Tiga hari sudah berlalu sejak percakapanku bersama salah satu perawat yang merawatku. Siang ini, Grace kembali ke rumah sakit. Baru saja aku melihatnya memasuki kamarnya.
Mungkin saja dia kelelahan, batinku.
Aku berjalan menuju arah sebaliknya. Aku hendak mengambil sebotol air putih di dekat ruang jaga perawat dan dokter.
"Jadi, ini mengenai kondisi Grace." aku sedikit mengintip dari celah ruangan saat mendengar suara seseorang.
"Dok, apa ini satu-satunya cara agar anak kami bisa kembali sembuh seperti sedia kala?" tanya seorang wanita yang kuyakini ibunda dari Grace.
"Pak, bu. Sejujurnya ini sudah sangat terlambat untuk dilakukan. Tapi jika dicoba untuk saat ini, kemungkinan untuk melanjutkan hidupnya akan bertambah." jelas seseorang berjas putih itu.
Orangtua Grace tampak termenung memikirkan sesuatu.
"Kemarin kami lihat, daya hidupnya sudah mulai meningkat. Apa harus seperti ini?" ibunda Grace tampak meratapi nasib putrinya.
Benakku masih bertanya-tanya apa yang sebenarnya terjadi pada Grace.
"Sel-sel kanker itu sudah menggerogoti tubuhnya. Tak ada jalan lain selain kemoterapi." terang dokter.
Mulutku sedikit menganga mendengar hal itu. Grace...sakit kanker?!
"Bukankah waktu itu kemoterapi hanya memperparah kondisi fisiknya, dok?! Saya sebagai orangtuanya sangat miris melihatnya." ucap ayah Grace yang mulai berkaca-kaca.
"Pak, Grace mengalami kanker darah yang cukup ganas. Kami pasti akan berusaha semampu kami untuk menyembuhkannya. Bapak dan ibu tenang saja." ujar dokter berusaha menenangkan.
Aku mengusap kasar mataku yang seakan hendak mengeluarkan air mata.
"Tolong, rawat putri kami dengan baik ya, dok." ayah Grace menghembuskan nafas beratnya.
Kulihat dokter itu mengangguk, "besok pagi akan dilakukan pengecekan total pada pasien. Setelah semua pengecekan berakhir, kami baru bisa melakukan tindakan kemoterapi." ucapnya.
Aku menelan ludahku kasar. Tak ingin mendengar obrolan ini, aku memilih untuk kembali ke kamarku.

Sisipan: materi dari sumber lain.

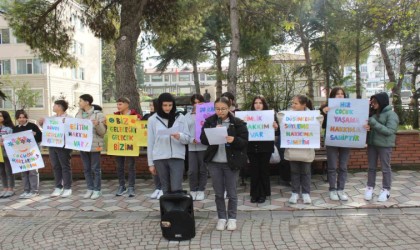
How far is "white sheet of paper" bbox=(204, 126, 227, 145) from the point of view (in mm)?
4977

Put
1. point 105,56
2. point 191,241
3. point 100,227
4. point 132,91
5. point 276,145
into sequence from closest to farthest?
point 191,241
point 100,227
point 276,145
point 132,91
point 105,56

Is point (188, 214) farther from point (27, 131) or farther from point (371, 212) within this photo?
point (27, 131)

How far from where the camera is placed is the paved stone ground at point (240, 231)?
15.7 ft

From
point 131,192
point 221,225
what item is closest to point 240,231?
point 221,225

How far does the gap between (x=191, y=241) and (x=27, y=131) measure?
14.1ft

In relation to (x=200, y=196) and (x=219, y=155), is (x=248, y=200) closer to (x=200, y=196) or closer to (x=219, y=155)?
(x=200, y=196)

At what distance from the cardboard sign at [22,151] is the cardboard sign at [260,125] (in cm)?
407

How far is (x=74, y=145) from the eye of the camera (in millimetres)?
7223

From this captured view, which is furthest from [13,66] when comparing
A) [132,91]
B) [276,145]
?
[276,145]

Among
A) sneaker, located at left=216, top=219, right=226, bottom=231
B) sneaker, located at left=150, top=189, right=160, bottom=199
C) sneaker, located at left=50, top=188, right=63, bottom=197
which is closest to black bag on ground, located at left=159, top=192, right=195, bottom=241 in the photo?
sneaker, located at left=216, top=219, right=226, bottom=231

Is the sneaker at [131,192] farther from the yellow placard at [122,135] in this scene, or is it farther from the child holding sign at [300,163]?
the child holding sign at [300,163]

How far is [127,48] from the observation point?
422 inches

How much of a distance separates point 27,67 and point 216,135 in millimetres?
39582

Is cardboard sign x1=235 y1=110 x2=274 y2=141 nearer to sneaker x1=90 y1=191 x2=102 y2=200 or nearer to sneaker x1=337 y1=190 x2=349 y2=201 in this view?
sneaker x1=337 y1=190 x2=349 y2=201
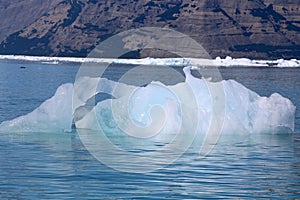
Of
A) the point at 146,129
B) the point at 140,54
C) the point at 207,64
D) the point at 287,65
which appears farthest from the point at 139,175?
the point at 140,54

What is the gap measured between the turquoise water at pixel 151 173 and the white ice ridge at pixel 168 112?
0.67 m

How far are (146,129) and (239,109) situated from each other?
3730 mm

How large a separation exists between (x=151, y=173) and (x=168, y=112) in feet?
24.0

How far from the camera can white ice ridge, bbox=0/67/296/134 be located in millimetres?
→ 28422

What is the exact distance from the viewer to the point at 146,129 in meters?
29.3

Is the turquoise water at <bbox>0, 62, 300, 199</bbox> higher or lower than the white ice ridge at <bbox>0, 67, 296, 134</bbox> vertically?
higher

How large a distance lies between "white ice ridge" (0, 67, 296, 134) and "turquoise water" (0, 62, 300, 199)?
26.5 inches

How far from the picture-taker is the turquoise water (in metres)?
18.6

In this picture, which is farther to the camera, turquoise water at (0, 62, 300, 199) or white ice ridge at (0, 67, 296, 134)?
white ice ridge at (0, 67, 296, 134)

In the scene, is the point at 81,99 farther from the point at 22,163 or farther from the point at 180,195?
the point at 180,195

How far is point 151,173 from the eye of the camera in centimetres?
2111

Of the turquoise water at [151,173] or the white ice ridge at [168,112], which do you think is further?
the white ice ridge at [168,112]

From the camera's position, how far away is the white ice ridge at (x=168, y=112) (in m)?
28.4

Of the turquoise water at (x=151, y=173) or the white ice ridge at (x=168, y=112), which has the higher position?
the turquoise water at (x=151, y=173)
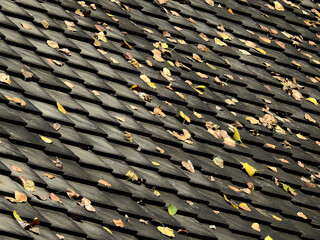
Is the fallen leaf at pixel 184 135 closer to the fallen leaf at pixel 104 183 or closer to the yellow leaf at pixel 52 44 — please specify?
the fallen leaf at pixel 104 183

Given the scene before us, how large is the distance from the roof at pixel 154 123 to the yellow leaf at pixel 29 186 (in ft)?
0.04

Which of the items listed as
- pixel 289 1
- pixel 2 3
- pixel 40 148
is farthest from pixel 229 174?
pixel 289 1

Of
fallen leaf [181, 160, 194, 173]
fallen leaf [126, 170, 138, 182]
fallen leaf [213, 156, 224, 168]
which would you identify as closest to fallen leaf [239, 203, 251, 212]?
fallen leaf [213, 156, 224, 168]

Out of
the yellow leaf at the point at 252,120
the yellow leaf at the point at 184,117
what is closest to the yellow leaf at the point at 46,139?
the yellow leaf at the point at 184,117

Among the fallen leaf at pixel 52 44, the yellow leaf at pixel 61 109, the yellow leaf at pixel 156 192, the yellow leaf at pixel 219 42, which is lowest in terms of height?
the yellow leaf at pixel 156 192

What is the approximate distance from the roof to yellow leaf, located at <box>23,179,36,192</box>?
0.01 meters

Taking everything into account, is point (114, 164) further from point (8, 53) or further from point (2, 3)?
point (2, 3)

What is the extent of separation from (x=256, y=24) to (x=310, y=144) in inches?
58.8

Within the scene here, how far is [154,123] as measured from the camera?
505 centimetres

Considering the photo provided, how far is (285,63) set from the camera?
6.79 m

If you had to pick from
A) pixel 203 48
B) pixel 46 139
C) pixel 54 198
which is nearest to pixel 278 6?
pixel 203 48

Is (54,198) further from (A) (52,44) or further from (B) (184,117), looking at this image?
(B) (184,117)

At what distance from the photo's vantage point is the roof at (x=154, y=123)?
4.05m

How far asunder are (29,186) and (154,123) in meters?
1.47
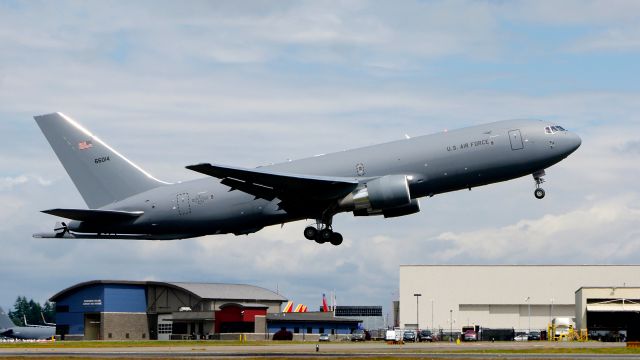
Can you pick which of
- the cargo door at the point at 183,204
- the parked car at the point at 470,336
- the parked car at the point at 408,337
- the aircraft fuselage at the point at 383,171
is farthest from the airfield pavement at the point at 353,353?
the parked car at the point at 470,336

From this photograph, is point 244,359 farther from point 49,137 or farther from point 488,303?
point 488,303

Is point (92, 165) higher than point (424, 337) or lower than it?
higher

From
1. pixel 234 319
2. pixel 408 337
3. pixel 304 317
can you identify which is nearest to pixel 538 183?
pixel 408 337

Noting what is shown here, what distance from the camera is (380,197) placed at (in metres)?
64.4

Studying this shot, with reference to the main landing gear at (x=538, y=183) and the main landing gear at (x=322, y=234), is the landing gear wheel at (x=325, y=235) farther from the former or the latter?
the main landing gear at (x=538, y=183)

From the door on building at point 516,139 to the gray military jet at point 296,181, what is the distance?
0.21 ft

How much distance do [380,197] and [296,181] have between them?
18.3 feet

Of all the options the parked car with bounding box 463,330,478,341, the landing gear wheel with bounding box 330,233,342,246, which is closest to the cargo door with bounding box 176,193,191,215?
the landing gear wheel with bounding box 330,233,342,246

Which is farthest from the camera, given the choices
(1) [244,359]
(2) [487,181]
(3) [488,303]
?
(3) [488,303]

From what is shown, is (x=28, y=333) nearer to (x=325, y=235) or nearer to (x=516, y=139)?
(x=325, y=235)

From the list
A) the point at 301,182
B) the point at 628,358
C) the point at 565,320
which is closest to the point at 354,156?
Result: the point at 301,182

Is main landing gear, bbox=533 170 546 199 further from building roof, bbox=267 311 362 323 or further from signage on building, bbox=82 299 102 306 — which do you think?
signage on building, bbox=82 299 102 306

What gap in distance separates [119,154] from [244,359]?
22265 mm

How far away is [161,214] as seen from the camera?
7094cm
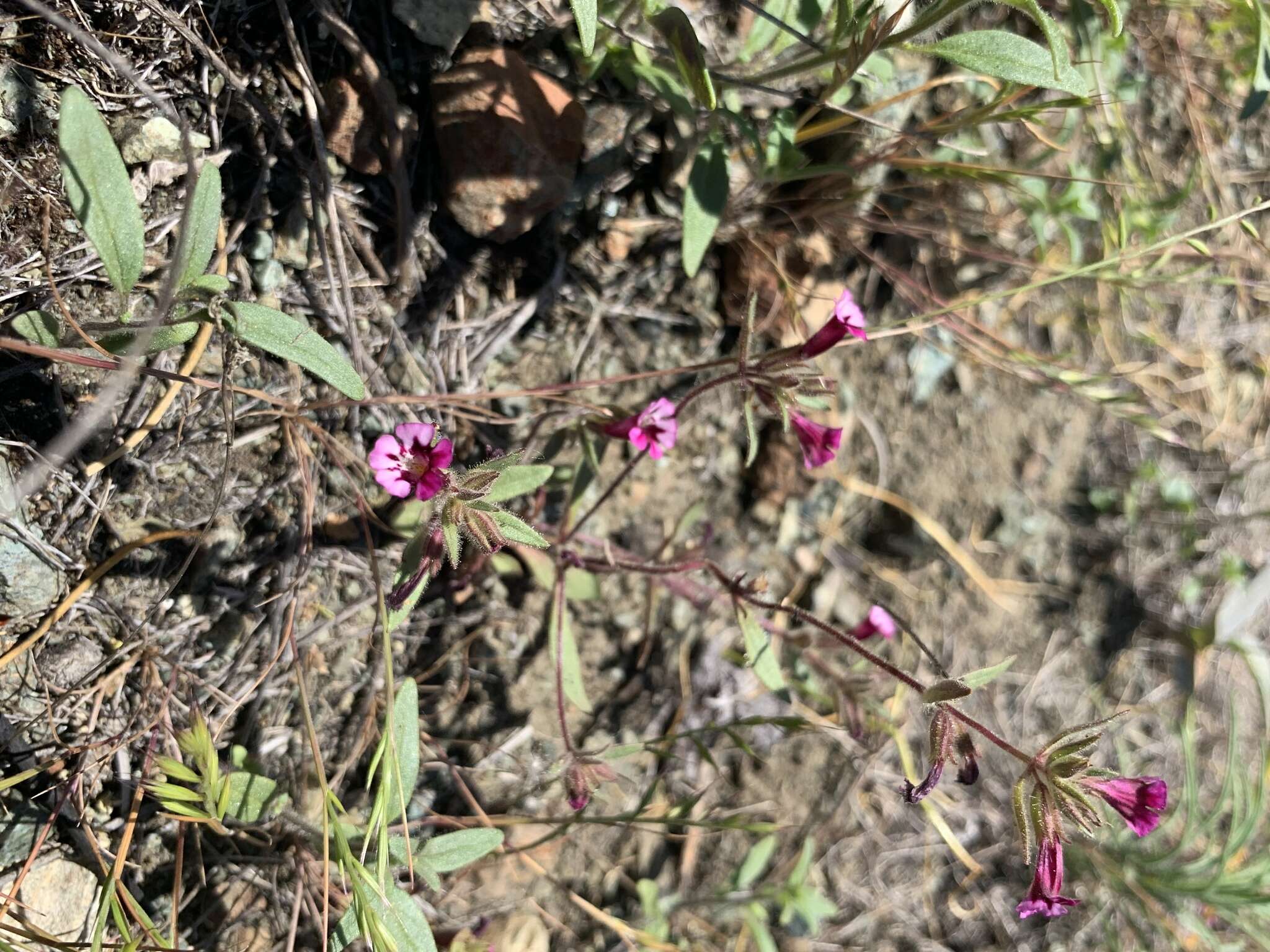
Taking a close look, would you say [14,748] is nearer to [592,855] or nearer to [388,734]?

Aku sempat melirik sekilas kamarnya yang berada di ujung, sebelum akhirnya aku memasuki kamarku sendiri.
Setelah mendengar obrolan mereka, duniaku seakan terombang-ambing. Ini menyiksaku. Mungkin apa yang dikatakan dokter tadi merupakan keputusan yang terbaik demi kesembuhan Grace, namun entah mengapa pikiranku begitu tidak tenang.
Tok.. Tok..
Terdengar suara ketukan pada pintu kamarku.
"Masuk."
Cklek...
Seorang perawat memasuki kamarku.
"Maaf jika aku bukan perawat biasa menemanimu." ucapnya.
"Tak masalah." balasku.
Ia duduk di sampingku, menyiapkan beberapa cairan yang akan dimasukkan ke dalam alat suntik.
"Boleh kemarikan tanganmu?" ucapnya.
Aku menurut. Aku tak pernah berani melihatnya. Aku menutup mataku ketika perawat itu mulai menyuntikkan cairan itu.
"Mulai hari ini, kamu akan dipasang infus ya." ucapnya.
Aku mengerutkan keningku, "untuk apa? Aku sehat."
"Bukankah kemarin kamu sempat drop?"
"Mungkin hanya kelelahan saja."
"Jika analis darimu hanya sebatas 'mungkin', kami memiliki analisis yang 'pasti'."